Se prévalant de plusieurs mensualités impayées, la banque a mis en demeure M. [Z] [J] [W] et Mme [B] [J] [W] d’avoir à lui régler les sommes restant dues à peine de déchéance du terme.
Par exploits de commissaire de justice en date du 29 janvier 2024, la SA BNP PARIBAS PERSONAL FINANCE a fait assigner M. [Z] [J] [W] et Mme [B] [J] [W] devant le juge chargé des contentieux de la protection du tribunal de Mulhouse aux fins de voir, au visa des articles L312-1 et suivants du code de la consommation,
— Constater la résiliation de plein droit de l’offre de crédit du 19 novembre 2018 et l’exigibilité de plein droit,
— Subsidiairement, prononcer la résiliation,
— Condamner M. [Z] [J] [W] et Mme [B] [J] [W] solidairement à lui payer une somme de 15 375.78€ majorée des intérêts au taux contractuel de 4.49 % l’an sur la somme de 14 823.56€ à compter du 20 décembre 2023 capitalisés chaque année conformément aux dispositions de 1343-2 du code civil,
— Condamner M. [Z] [J] [W] et Mme [B] [J] [W] solidairement à payer les intérêts au taux légal sur la somme de 552.22€ à compter du 20 décembre 2023,
— Condamner M. [Z] [J] [W] et Mme [B] [J] [W] solidairement aux dépens ainsi qu’à lui payer la somme de 1500 euros sur le fondement de l’article 700 du code de procédure civile.
L’affaire a été appelée à l’audience du 17 mai 2024 date à laquelle elle a été renvoyée au 4 octobre 2024 pour permettre l’intervention du cessionnaire de créance.
A cette date, la SAS EOS France régulièrement représentée a déposée des conclusions d’intervention volontaire datées du 1er juillet 2024 et demandé au juge au visa des articles susvisés complétés des articles 328 et suivants du code de procédure civile, de déclarer recevable son intervention.
La SAS EOS France a repris oralement, à son compte, le bénéfice de l’assignation.
M. [Z] [J] [W] et Mme [B] [J] [W] cités par remise de l’exploit selon les modalités de l’article 659 du code de procédure civile, n’ont pas comparu.
Par jugement du 7 janvier 2025 le juge chargé des contentieux de la protection a ordonné la réouverture des débats sur le moyen soulevé d’office tiré de la vérification de la solvabilité de l’emprunteur à partir d’un nombre suffisant d’informations (L312-16) .
L’affaire a été rappelée à l’audience du 7 mars 2025.
A cette date la SAS EOS FRANCE régulièrement représentée, a déclaré s’en remettre à décision de justice sur le moyen soulevé d’office et a repris oralement les termes de son assignation et des pièces antérieurement déposées.
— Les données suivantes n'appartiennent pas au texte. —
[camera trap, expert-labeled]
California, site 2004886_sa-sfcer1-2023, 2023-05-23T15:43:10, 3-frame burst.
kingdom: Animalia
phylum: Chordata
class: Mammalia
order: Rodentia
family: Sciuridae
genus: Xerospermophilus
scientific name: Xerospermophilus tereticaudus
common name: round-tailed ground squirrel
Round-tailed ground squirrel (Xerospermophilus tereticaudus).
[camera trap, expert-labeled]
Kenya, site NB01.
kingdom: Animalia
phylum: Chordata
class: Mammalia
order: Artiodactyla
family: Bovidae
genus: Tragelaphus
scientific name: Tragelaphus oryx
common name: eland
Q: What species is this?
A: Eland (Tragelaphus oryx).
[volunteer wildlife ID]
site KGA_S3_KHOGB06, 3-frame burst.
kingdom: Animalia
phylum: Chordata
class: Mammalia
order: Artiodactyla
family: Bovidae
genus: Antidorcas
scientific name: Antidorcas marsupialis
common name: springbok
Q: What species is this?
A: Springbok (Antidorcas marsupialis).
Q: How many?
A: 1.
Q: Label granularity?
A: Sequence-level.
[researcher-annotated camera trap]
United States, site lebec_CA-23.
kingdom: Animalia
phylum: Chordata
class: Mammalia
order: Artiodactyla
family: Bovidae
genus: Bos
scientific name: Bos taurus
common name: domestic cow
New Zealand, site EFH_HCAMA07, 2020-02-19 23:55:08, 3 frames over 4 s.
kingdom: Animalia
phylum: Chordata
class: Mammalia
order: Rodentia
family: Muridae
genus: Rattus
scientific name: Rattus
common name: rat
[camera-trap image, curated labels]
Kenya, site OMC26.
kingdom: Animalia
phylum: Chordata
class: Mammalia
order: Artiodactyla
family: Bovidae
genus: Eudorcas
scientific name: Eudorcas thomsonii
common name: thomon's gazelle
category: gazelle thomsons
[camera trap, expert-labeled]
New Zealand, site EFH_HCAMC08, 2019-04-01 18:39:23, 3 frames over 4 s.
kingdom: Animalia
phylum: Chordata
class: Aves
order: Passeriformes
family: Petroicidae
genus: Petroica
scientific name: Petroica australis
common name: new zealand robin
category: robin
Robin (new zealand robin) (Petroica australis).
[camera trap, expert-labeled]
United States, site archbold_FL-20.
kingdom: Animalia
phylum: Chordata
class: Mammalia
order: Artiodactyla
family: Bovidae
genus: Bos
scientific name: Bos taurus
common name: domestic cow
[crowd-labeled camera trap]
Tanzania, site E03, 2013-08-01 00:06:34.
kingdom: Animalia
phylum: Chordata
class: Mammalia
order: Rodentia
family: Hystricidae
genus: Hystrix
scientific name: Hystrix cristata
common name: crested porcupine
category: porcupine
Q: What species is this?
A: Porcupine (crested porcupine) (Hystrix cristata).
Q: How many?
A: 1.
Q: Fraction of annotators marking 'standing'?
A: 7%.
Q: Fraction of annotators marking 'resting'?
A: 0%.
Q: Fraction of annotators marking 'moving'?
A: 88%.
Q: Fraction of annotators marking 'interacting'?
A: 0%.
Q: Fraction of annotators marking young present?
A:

L’affaire a été mise en délibéré au 6 juin 2025 par mise à disposition au greffe, prorogé en dernier lieu au 29 août 2025.
Vu le dossier de la procédure, les pièces versées aux débats et les conclusions des parties auxquelles il est référé, en application de l’article 455 du code de procédure civile, pour plus ample exposé de leurs moyens et prétentions ;
MOTIFS DE LA DÉCISION
Par application des dispositions de l’article 472 du code de procédure civile, si le défendeur ne comparait pas, il est néanmoins statué sur le fond. Le juge ne fait droit à la demande que s’il l’estime régulière, recevable et bien fondée.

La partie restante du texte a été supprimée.